━━━ Kutipan ━━━

Warga Myanmar Pilih Isoman Daripada Dirawat RS Junta Militer

Warga Myanmar memilih isolasi mandiri ketimbang pergi ke pusat karantina.

EPA-EFE/NYEIN CHAN NAING
Petugas kesehatan yang mengenakan APD (Alat pelindung diri) bersiap untuk melakukan tes swab COVID-19 di jalan tol Yangon-Mandalay di Yangon, Myanmar, 13 Oktober 2020. Otoritas Yangon mengizinkan truk barang untuk menggunakan jalan tol Yangon-Mandalay, jika pengemudi dan asistennya tes COVID-19 negatif. Myanmar memperpanjang periode penguncian virus korona untuk Yangon, yang merupakan pusat wabah di negara itu, untuk mengekang penyebaran infeksi setelah lonjakan kasus virus korona.
Red: Agung Sasongko

IHRAM.CO.ID, JAKARTA -- Warga Myanmar memilih isolasi mandiri ketimbang melakukan tes atau pergi ke pusat karantina.

━━━

● **Daftar Tugas**
- 1) Tuliskan ulang kata demi kata bagian kutipan dari "Warga Myanmar Pilih" sampai "atau pergi ke pusat karantina.".
- 2) Menurut kutipan, apa syarat agar truk barang boleh menggunakan jalan tol Yangon-Mandalay?

━━━ Petikan Data ━━━

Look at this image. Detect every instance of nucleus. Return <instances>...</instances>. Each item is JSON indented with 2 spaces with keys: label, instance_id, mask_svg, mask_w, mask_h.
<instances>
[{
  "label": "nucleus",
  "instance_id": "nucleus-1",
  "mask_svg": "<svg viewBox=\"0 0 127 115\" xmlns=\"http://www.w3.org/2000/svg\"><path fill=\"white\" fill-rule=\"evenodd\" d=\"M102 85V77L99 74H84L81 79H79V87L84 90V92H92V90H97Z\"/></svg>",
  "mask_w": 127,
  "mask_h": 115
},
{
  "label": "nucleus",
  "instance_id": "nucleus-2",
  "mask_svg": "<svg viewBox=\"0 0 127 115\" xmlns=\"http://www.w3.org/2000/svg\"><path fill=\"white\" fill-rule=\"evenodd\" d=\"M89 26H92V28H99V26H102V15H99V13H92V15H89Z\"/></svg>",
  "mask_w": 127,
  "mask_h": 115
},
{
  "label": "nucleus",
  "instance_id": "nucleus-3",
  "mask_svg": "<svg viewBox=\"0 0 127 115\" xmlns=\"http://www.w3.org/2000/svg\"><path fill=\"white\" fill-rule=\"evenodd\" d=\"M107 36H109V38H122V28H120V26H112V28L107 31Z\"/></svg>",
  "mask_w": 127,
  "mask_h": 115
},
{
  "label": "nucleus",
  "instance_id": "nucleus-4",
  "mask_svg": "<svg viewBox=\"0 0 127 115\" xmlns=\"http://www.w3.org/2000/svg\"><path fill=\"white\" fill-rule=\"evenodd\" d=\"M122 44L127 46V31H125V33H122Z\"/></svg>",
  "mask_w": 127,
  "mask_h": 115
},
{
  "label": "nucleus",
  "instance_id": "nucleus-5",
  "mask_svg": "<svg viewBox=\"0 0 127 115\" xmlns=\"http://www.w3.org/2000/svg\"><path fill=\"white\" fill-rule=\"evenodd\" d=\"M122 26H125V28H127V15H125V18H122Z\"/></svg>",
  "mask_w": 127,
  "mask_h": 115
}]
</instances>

━━━

● **Jawaban per Butir**
- 1)
Warga Myanmar Pilih Isoman Daripada Dirawat RS Junta Militer

Warga Myanmar memilih isolasi mandiri ketimbang pergi ke pusat karantina.

EPA-EFE/NYEIN CHAN NAING
Petugas kesehatan yang mengenakan APD (Alat pelindung diri) bersiap untuk melakukan tes swab COVID-19 di jalan tol Yangon-Mandalay di Yangon, Myanmar, 13 Oktober 2020. Otoritas Yangon mengizinkan truk barang untuk menggunakan jalan tol Yangon-Mandalay, jika pengemudi dan asistennya tes COVID-19 negatif. Myanmar memperpanjang periode penguncian virus korona untuk Yangon, yang merupakan pusat wabah di negara itu, untuk mengekang penyebaran infeksi setelah lonjakan kasus virus korona.
Red: Agung Sasongko

IHRAM.CO.ID, JAKARTA -- Warga Myanmar memilih isolasi mandiri ketimbang melakukan tes atau pergi ke pusat karantina.

- 2) Pengemudi dan asistennya harus dites COVID-19 dengan hasil negatif.